In a series of tweets, Mr Trump said “universal mail-in voting” would make November’s vote the “most inaccurate and fraudulent election in history” and a “great embarrassment to the USA”.
Not only have election experts debunked theories of widespread fraud with the use of mail ballots, Donald Trump does not have the authority to change the date of the election under the US constitution.
While individual states control their own primaries, the date of the general election has been a matter of federal law since 1845, and it would require an act of Congress to delay past the first Tuesday of November. The Constitution also mandates that the president’s term ends on Jan. 20 and the swearing in of the new president and vice president on that same date.
House Speaker Nancy Pelosi citied those rules in a tweet of her own responding to the president.
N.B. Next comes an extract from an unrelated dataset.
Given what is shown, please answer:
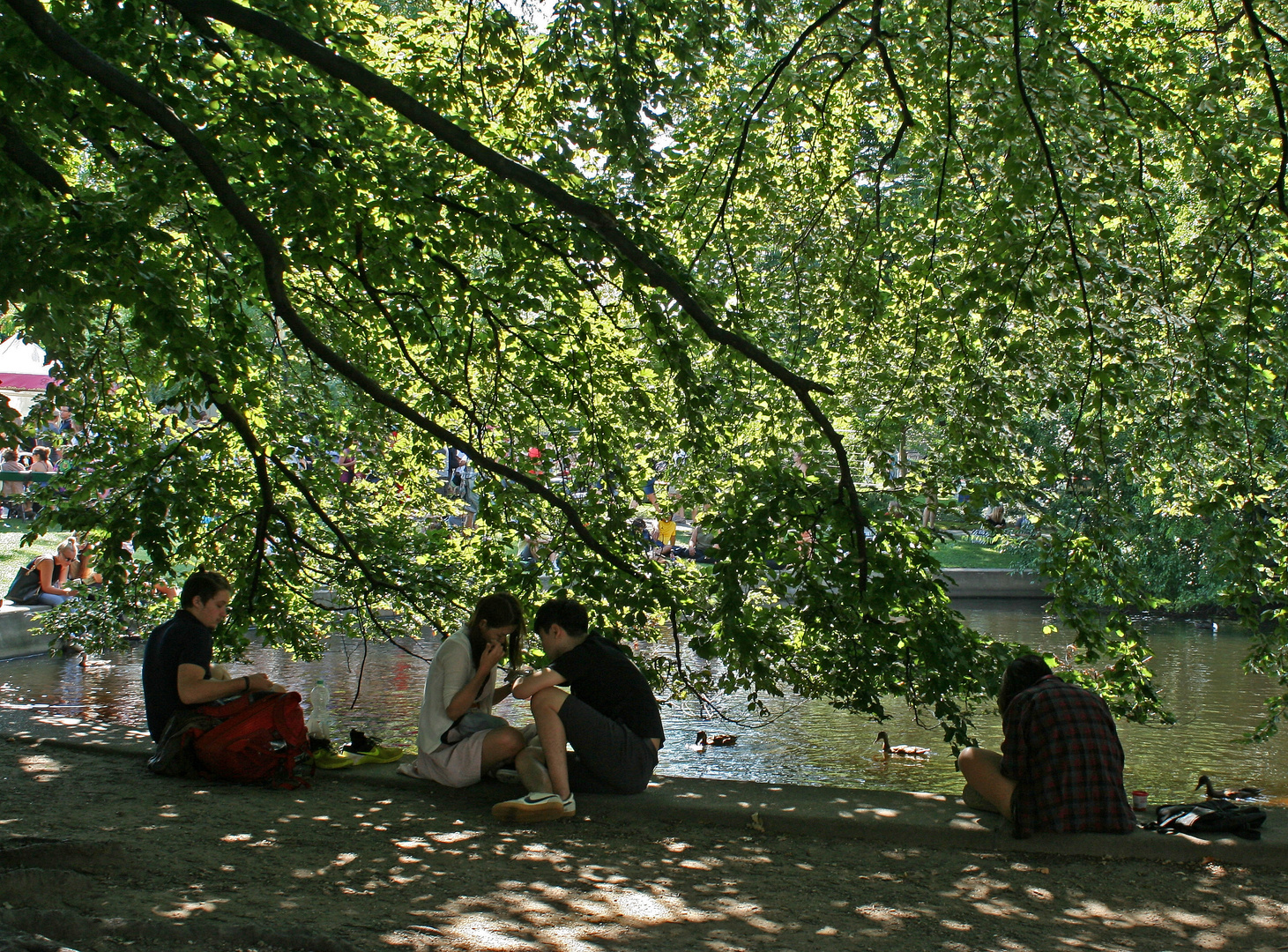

Article II, Section 1 of the Constitution states:
“The Congress may determine the Time of choosing the Electors, and the Day on which they shall give their Votes; which Day shall be the same throughout the United States.” https://t.co/NIaa7mQVnn
— Nancy Pelosi (@SpeakerPelosi) July 30, 2020
Meanwhile, former Vice President Joe Biden has opened up a 15-point lead over President Donald Trump, according to a new Quinnipiac University national poll that also spells out bad news for the President on the economy, his most important selling point for reelection.
A majority of registered voters (52%) report they’ll support Biden in the general election, with 37% going for Trump, a wider margin than in Quinnipiac’s June poll, when 49% backed Biden and 41% supported Trump.